• [Excerpts from a spatial dataset]:
** begin **

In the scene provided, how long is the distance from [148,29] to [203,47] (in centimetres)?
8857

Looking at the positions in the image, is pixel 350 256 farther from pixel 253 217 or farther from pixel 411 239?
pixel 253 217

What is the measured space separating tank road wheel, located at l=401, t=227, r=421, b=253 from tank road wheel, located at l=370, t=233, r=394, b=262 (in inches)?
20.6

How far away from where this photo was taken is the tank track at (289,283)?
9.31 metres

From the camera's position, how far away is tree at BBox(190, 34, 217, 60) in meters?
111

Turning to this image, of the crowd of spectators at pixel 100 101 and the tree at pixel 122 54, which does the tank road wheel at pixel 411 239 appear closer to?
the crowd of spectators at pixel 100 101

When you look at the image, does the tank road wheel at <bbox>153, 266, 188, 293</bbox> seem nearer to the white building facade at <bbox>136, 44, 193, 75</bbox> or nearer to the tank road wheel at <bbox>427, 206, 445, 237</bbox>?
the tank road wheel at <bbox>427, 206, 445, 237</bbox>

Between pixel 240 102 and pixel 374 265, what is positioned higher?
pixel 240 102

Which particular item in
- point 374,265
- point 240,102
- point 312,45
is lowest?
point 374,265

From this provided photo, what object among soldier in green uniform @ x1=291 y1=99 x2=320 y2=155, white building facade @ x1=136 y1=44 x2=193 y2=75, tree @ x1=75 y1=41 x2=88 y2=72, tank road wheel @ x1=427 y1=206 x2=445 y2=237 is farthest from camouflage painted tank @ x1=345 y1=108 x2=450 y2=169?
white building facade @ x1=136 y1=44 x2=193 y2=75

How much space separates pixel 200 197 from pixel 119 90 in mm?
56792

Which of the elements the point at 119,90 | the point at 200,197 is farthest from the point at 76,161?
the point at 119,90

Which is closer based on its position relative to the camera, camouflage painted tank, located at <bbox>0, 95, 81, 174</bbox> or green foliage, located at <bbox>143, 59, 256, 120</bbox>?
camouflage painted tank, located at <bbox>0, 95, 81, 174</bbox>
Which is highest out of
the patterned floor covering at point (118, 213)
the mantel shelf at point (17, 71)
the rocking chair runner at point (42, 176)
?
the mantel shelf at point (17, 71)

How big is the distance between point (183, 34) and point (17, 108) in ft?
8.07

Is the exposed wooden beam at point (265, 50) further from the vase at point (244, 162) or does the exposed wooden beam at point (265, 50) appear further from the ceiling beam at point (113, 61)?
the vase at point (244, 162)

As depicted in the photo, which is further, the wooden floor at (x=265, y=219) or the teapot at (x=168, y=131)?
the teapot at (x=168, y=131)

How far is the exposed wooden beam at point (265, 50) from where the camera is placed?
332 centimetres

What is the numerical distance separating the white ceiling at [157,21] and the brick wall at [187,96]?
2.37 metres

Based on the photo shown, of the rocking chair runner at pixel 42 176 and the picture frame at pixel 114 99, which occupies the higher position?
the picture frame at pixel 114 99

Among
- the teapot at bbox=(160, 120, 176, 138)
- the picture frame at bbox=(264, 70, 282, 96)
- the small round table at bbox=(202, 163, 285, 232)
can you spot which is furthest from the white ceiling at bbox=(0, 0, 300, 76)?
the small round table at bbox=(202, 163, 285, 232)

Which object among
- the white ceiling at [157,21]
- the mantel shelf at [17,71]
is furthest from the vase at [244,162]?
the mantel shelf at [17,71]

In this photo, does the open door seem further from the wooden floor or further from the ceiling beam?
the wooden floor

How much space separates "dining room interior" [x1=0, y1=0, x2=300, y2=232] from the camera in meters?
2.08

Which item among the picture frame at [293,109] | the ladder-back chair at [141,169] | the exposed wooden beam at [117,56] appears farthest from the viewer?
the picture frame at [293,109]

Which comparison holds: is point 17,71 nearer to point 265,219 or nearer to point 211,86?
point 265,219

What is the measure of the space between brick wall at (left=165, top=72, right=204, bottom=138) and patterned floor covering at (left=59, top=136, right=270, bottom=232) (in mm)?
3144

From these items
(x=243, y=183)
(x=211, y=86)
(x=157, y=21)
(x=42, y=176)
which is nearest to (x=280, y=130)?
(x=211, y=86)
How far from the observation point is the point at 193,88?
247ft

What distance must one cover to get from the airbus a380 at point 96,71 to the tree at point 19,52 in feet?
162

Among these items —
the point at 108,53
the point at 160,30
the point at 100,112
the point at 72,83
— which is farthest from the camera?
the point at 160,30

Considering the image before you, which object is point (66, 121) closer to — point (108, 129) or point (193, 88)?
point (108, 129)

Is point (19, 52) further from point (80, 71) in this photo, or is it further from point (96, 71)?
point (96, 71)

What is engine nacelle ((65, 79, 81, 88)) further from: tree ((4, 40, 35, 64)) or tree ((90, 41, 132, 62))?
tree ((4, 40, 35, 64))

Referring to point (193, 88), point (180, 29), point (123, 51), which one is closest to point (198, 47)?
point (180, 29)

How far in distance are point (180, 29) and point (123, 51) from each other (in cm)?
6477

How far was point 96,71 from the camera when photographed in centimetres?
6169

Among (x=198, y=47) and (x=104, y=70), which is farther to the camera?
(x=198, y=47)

** end **

• [Exercise goal]: Copy the rows from the line containing "Is point (19, 52)" through the end of the rows. In every answer, shift each number, whether a coordinate or a distance, by -93.

• [Solved problem]:
Is point (19, 52) further from point (80, 71) in this photo, or is it further from point (96, 71)?
point (3, -22)

What is engine nacelle ((65, 79, 81, 88)) further from: tree ((4, 40, 35, 64)) or tree ((90, 41, 132, 62))?
tree ((-89, -53, -58, -29))

Referring to point (193, 88), point (180, 29), point (123, 51), which one is closest to point (198, 47)?
point (87, -64)

How far in distance are point (180, 29) and point (123, 51) from each other (in cm)?
6384

How far was point 96,71 from the camera when photographed in centimetres?
6076

Among (x=198, y=47) and (x=104, y=70), which is farther to the camera?
(x=105, y=-46)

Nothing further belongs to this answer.